Pronti oltre 700mila euro per i lavori all’impianto di contrada Campetto. Ma resta il rebus piscina
PENNE. Nuovo look per lo stadio comunale di contrada Campetto. Il responsabile dell'ufficio tecnico del Comune di Penne, l'ingegnere Piero Antonacci, nei giorni scorsi, ha indetto una gara per i lavori di completamento dell'impianto da calcio ed atletica della cittadella dello sport di contrada Campetto. Sono a disposizione 703mila euro e la gara avverrà tramite procedura negoziata. Sono state invitate a partecipare 5 imprese e l'aggiudicataria sarà scelta in base all'offerta economicamente più vantaggiosa, individuata sulla base del miglior rapporto qualità-prezzo.

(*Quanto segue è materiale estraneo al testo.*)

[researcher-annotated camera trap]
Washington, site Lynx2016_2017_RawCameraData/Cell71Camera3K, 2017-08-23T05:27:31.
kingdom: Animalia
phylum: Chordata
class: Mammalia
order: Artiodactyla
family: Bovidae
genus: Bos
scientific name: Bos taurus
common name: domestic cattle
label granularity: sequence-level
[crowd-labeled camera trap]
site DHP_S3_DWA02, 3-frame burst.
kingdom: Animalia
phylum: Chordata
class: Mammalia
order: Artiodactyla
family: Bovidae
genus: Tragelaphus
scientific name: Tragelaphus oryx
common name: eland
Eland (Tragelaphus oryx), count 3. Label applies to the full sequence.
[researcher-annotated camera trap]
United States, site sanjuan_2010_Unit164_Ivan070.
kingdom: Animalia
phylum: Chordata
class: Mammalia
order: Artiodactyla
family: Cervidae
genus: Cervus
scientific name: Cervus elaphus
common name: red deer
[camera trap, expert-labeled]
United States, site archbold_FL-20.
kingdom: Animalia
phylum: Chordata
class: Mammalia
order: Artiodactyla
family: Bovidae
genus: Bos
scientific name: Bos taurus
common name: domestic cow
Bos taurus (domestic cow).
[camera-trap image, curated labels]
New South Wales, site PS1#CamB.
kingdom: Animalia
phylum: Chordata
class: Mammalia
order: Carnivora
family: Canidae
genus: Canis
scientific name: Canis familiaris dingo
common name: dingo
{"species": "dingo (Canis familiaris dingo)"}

L'intervento sarà realizzato sulla base del progetto esecutivo, redatto dall’architetto Marco Costantini. Soddisfatto l'assessore allo sport del Comune di Penne, Emidio Camplese. «Dopo l'inerbimento in sintetico dello stadio Fernando Colangelo, un altro grande passo per l'impiantistica sportiva cittadina», sottolinea Camplese. «Con questi interventi in cantiere andremo a realizzare le torri faro per illuminazione dello stadio ed una pista di atletica di ultima generazione. Il lavoro», continua l'assessore allo sport, «porterà inoltre all’efficientamento della centrale termica ed a migliorie degli spazi adiacenti». L'obiettivo è quello di rendere lo stadio di contrada Campetto non solo fruibile per eventuali gare di calcio, ma anche per l'atletica leggera. «Abbiamo l'ambizione che l'impianto pennese possa ospitare meeting nazionali ed internazionali di atletica leggera. Il centro sportivo di contrada Campetto diverrà sempre più un fiore all'occhiello. L'efficientamento della centrale termica, inoltre, porterà un consistente risparmio energetico con un conseguente abbassamento dei costi gestionali. In questi giorni, inoltre, stiamo predisponendo l'installazione di fari led per l'illuminazione dello stadio Fernando Colangelo», conclude Camplese. Per far sì che il centro sportivo di contrada Campetto torni però ad essere un vero punto di riferimento per tutta la comunità vestina, sarà fondamentale che sia riaperta la piscina coperta. L'impianto, chiuso da marzo 2020, non ha più riaperto dall'emergenza Covid-19. All'orizzonte, dopo la rescissione con l'ormai ex gestore Acquatika, sarà necessario trovare una nuova società disposta ad investire sull'impianto per il nuoto pennese. (f.b.)